Miguel o olhava sem entender bem o que ele pretendia.
- Toma. – Conrado entregou para ele.
- O que é isso? – perguntou Miguel.
- É o número da clínica de reabilitação. – explicou Conrado. – Aquela carta que sua mãe enviou tem um sete anos, pouco antes de a minha mãe morrer. Com certeza eles devem guardar informações de pacientes.
- Não Conrado, eu não tenho coragem – Miguel quis devolver o telefone.
- É claro que tem meu amor – Conrado empurrou o telefone de volta. – Você é a pessoa mais corajosa que conheço, e sei que não vai dar para trás agora que está tão perto de saber tudo sobre ela, principalmente com a chance de encontrá-la.
- E se ela não estiver... Bem? – Miguel na verdade temia que ela não estivesse viva.
- Miguel, a vida é uma série de riscos, onde a possibilidade de se machucar é tão grande quanto à de ser feliz, mas ficar parado no meio do caminho é a pior escolha que se pode fazer. – Conrado se ajoelhou perto da cadeira dele. – Miguel, eu estou aqui. – Conrado teclou o número e entregou o telefone para ele.
Miguel recebeu o aparelho muito trêmulo, mas decidido a não retroceder.
- Espaço Recomeçar, bom dia, com quem eu falo? – um rapaz atendeu.
- Miguel Fernandes Oliveira – ele balbuciou o seu nome.
- Em que posso ajudá-lo senhor Oliveira?
Miguel tentou falar, mas estava muito travado. Conrado segurou sua mão com força, mirando-o com um olhar de confiança.
- Em que posso ajudá-lo senhor? – perguntou novamente o atendente.
Miguel respirou fundo apertando a mão de Conrado:
- Estou procurando por uma paciente de vocês. – disse Miguel.
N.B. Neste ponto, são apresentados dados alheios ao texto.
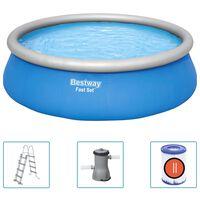 Bestway Nafukovací bazénový set Fast Set kruhový 457 x 122 cm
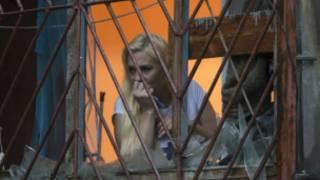 Mujer en Luhansk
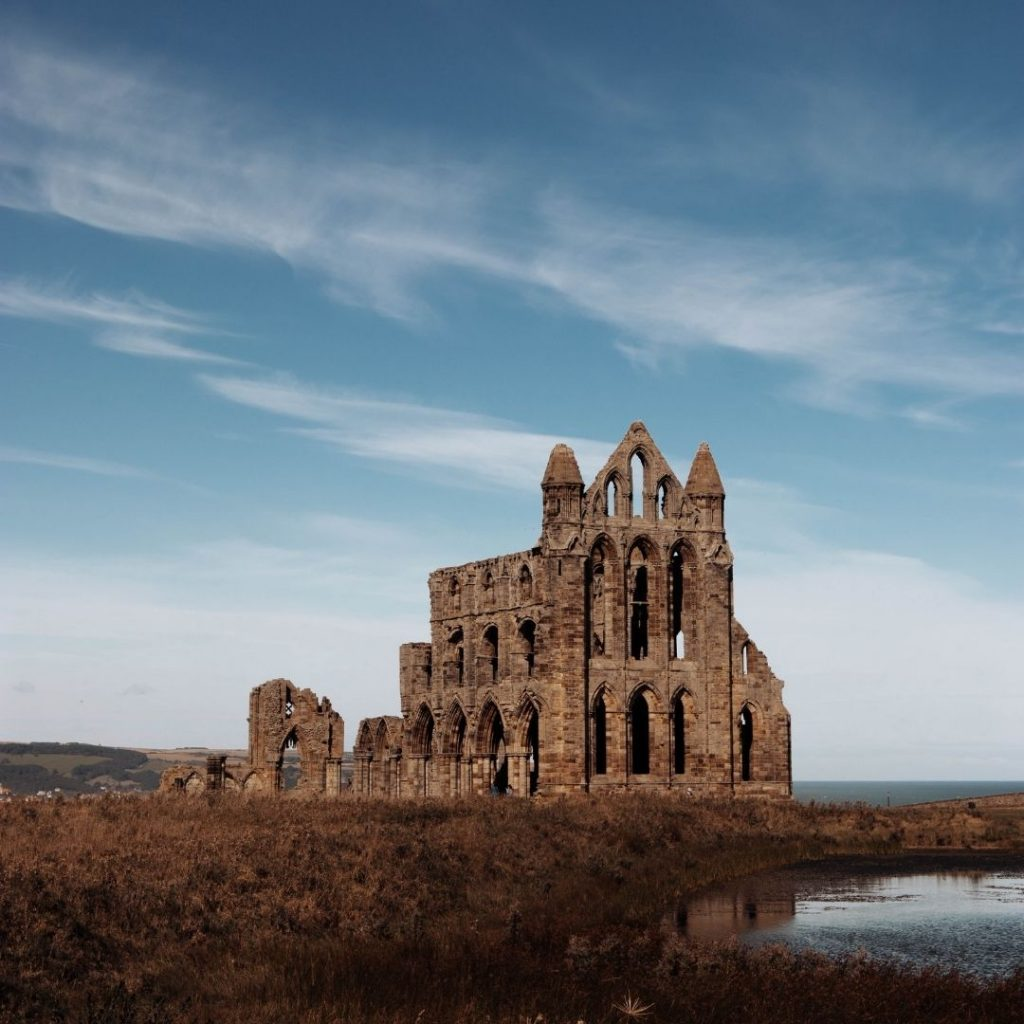 @FromBeeWithLove Gothic Literary Locations Whitby Abbey Whitby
- Qual o nome dela senhor?
Conrado pegou rapidamente o envelope e entregou para Miguel, que pela primeira vez ia pronunciar o nome completo de sua mãe:
- Silvia Arantes de Lacerda.
- Silvia Arantes de Lacerda – repetiu o atendente. – Ah, o senhor deve está falando da Silvinha.
- Silvinha?
- Sim, senhor Oliveira, é a forma carinhosa como que a chamamos.
- E como ela está?
- Bem, senhor. Não damos informações sobre o quadro clinico de nossos pacientes.
- Mas é muito importante para mim – Miguel começou a se desesperar.
- Lamento senhor.
- É o filho dela quem está falando! – Miguel soltou como um desabafo.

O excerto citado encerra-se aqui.